An epidemic of avian influenza A(H5N1) hit the Americas region between 2022 and 2023. In Argentina, outbreaks have recently been found in sea lions (Senas).

More than 200,000 South American sea lions or South American sea lions live on the Atlantic coast of Argentina and usually congregate in colonies. Since August, these animals have suffered a severe infection with a highly pathogenic avian influenza virus.

At the moment, cases of infection of wolves with avian influenza have been confirmed on the coast of 13 cities and towns from Buenos Aires to Tierra del Fuego. In any case, Argentine sea lions are not the only ones affected by the epidemic. They belong to the species Otaria flavescens, which also inhabits the coasts of Peru and Chile; This pathogen also killed more than 3,500 individuals in these countries last summer.

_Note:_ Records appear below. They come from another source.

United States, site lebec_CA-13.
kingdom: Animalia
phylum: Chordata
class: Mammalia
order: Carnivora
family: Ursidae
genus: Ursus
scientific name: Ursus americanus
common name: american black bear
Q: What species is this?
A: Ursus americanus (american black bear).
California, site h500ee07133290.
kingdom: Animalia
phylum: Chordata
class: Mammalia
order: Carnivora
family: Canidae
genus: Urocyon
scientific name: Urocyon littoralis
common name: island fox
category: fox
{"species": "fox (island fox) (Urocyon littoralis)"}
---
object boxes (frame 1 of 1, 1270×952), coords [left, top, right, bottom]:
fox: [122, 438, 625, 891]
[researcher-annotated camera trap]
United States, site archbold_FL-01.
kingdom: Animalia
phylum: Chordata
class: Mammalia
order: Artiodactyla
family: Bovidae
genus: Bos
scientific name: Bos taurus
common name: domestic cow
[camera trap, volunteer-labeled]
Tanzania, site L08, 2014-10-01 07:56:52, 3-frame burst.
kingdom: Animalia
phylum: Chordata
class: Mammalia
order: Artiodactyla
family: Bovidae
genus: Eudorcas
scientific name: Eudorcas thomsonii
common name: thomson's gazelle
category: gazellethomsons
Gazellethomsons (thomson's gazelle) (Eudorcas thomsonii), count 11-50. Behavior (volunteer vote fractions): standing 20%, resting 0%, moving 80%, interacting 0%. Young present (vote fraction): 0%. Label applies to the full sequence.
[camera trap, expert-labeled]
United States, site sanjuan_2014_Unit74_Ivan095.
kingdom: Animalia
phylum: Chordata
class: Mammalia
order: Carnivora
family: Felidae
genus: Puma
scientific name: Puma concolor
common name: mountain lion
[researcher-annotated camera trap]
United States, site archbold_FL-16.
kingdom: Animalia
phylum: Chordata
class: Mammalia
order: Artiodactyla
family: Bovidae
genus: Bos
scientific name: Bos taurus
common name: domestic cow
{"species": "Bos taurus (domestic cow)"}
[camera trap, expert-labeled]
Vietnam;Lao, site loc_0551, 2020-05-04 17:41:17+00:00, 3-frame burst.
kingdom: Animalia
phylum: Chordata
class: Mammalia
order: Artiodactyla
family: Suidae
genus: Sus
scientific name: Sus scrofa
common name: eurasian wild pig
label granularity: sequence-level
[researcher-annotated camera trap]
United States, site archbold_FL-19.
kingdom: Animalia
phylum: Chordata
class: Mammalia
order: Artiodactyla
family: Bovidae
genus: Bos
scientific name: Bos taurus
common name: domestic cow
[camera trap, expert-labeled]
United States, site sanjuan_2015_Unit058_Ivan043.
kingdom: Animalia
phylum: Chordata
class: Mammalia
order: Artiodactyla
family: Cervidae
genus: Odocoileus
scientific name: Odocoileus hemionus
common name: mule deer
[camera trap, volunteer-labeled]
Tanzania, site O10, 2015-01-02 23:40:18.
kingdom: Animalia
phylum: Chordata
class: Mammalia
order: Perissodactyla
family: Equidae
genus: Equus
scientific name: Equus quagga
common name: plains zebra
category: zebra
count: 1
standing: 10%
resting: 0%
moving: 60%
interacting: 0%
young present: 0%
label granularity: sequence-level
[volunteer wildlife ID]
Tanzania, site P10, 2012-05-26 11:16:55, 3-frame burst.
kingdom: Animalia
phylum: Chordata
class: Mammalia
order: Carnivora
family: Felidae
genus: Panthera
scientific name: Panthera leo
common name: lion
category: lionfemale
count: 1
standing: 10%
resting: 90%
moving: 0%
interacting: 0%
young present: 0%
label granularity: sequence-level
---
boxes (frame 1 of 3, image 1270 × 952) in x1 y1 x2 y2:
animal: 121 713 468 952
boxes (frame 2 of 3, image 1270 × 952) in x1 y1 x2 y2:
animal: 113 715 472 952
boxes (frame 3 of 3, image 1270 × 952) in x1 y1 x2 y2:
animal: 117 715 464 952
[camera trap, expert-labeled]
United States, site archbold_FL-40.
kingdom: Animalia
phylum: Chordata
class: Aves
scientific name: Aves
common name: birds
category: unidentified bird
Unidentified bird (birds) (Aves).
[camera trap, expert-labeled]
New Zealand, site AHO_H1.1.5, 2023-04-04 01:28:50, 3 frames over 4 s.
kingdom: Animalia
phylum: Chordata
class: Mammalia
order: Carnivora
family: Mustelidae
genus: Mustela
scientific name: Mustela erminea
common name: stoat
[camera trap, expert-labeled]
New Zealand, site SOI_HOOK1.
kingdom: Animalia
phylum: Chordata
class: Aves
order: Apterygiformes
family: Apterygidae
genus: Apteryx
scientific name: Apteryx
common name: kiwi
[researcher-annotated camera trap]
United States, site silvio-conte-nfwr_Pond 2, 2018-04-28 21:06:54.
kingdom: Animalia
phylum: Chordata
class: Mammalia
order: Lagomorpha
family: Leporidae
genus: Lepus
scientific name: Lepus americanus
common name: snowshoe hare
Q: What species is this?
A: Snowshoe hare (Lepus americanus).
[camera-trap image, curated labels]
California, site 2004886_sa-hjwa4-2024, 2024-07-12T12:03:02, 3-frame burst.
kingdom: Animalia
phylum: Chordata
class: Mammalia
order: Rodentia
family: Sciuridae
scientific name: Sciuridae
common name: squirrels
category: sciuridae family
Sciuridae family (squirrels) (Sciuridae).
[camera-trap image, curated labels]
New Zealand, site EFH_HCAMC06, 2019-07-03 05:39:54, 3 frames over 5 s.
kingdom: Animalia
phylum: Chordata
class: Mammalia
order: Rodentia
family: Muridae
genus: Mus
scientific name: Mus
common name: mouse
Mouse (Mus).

In the meantime, it should be remembered that between 2022 and mainly during 2023, there is an epidemic of avian influenza associated with subtype A(H5N1) in the Americas region. The evolutionarily circulating strain belongs to a group called clade with similar genetic changes to the group that has spread since late 2020 and throughout 2021 through Asia, Africa, Europe and the Middle East. At the end of that year, it was also discovered in North America. The Pan American Health Organization has warned that it is spreading at an “alarming rate” and has a high mortality rate.

Outbreaks in Argentina began to be detected in February past in wild birds and then continued to engage in poultry farming. Because of this, the country lost its avian influenza free status and then regained it in August when outbreaks in poultry were brought under control.